[MLton] WideChar

Stephen Weeks MLton@mlton.org
Fri, 10 Dec 2004 15:06:54 -0800


> Note, none of this is really about chars, but about encodings; that
> is why the exception makes sense (to me).  It is caused exactly by
> the fact that the function from bytes to unicode which is UTF-8 is
> only a partial function.

True.  I'm not sure which way to go.  I'd like to see stuff developed
further and see some more uses.  The tradition of the other scan
functions (e.g. Int.scan) is to return NONE when encountering invalid
input.  So, if we're writing a decoder from some encoding to WideChar

  decode: Encoding.t * (char, 'a) reader -> (WideChar.t, 'a) reader

then having the widechar return NONE when a character can't be scanned
seems plausible.  Although I find that confusing because it doesn't
distinguish from getting end of stream.  I don't really use this
reader stuff much, so I don't have a good intuition.

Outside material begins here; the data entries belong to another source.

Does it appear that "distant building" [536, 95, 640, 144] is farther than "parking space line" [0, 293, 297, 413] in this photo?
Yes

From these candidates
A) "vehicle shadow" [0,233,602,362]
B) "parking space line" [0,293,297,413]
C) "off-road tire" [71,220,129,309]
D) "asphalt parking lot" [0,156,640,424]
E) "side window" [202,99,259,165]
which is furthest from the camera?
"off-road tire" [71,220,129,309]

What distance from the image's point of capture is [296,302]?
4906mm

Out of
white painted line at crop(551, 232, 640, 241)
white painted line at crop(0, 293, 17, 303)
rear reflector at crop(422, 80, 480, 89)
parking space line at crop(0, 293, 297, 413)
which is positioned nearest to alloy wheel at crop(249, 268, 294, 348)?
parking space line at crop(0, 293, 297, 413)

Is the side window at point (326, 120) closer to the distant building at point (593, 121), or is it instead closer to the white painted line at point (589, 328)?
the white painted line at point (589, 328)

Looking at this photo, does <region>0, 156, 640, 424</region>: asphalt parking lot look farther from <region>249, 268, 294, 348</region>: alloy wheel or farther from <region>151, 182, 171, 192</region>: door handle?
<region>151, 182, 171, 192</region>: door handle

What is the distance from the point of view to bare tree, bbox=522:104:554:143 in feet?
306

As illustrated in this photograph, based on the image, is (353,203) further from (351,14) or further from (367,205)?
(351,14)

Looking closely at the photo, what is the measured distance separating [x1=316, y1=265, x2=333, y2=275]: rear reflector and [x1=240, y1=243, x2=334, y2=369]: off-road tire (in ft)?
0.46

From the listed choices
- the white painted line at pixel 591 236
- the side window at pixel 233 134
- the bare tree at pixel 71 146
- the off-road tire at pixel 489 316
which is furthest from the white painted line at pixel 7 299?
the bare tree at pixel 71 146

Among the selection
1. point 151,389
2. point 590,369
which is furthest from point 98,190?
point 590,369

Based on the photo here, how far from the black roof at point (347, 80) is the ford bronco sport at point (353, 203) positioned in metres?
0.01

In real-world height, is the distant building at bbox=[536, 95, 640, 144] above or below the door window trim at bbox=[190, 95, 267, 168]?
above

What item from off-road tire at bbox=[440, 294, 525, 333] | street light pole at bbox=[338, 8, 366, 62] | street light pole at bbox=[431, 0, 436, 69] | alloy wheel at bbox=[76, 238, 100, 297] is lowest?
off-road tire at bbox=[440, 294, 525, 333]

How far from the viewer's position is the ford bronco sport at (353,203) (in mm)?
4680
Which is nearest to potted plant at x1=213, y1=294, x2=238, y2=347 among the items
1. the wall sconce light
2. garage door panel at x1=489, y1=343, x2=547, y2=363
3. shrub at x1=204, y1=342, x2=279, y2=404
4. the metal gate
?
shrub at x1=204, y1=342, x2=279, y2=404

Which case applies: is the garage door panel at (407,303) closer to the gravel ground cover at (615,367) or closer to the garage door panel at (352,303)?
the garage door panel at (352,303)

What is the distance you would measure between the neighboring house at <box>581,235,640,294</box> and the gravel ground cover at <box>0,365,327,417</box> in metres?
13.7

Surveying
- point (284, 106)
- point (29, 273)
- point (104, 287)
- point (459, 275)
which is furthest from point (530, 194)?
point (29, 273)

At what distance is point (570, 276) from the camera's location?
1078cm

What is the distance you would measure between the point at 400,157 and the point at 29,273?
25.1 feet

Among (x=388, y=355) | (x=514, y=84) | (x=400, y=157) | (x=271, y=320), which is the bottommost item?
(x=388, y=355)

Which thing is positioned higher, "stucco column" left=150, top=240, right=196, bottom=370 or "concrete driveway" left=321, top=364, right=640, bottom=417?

> With regards to the multi-level table compression for Lex, long ago
> in building up a DFA string matcher I needed to store things
> compactly so that speed would be optimized.  I just used the
> following hack: divide the character space into equivalence classes
> where 2 characters are equivalent iff all transitions from all
> states are the same.

This is an excellent suggestion if the number of characters is small,
which is fine for Char1 or Char2.  But for full Unicode (21 bits) it
might be a bit overkill.  In any case, we use this trick in the MLton
regexp library (which is only for 8-bit chars) based on you making
this same suggestion many years ago :-).  It does work well.

> With regard to word8 vs. int8, isn't is a problem either way?  I.e.,
> does the FFI support unsigned char?  

The FFI supports unsigned char via the SML type Word8.word.  See

	http://mlton.org/ForeignFunctionInterfaceTypes

> If so then that should be word8 while char should be int8 

Yes, that's what we do.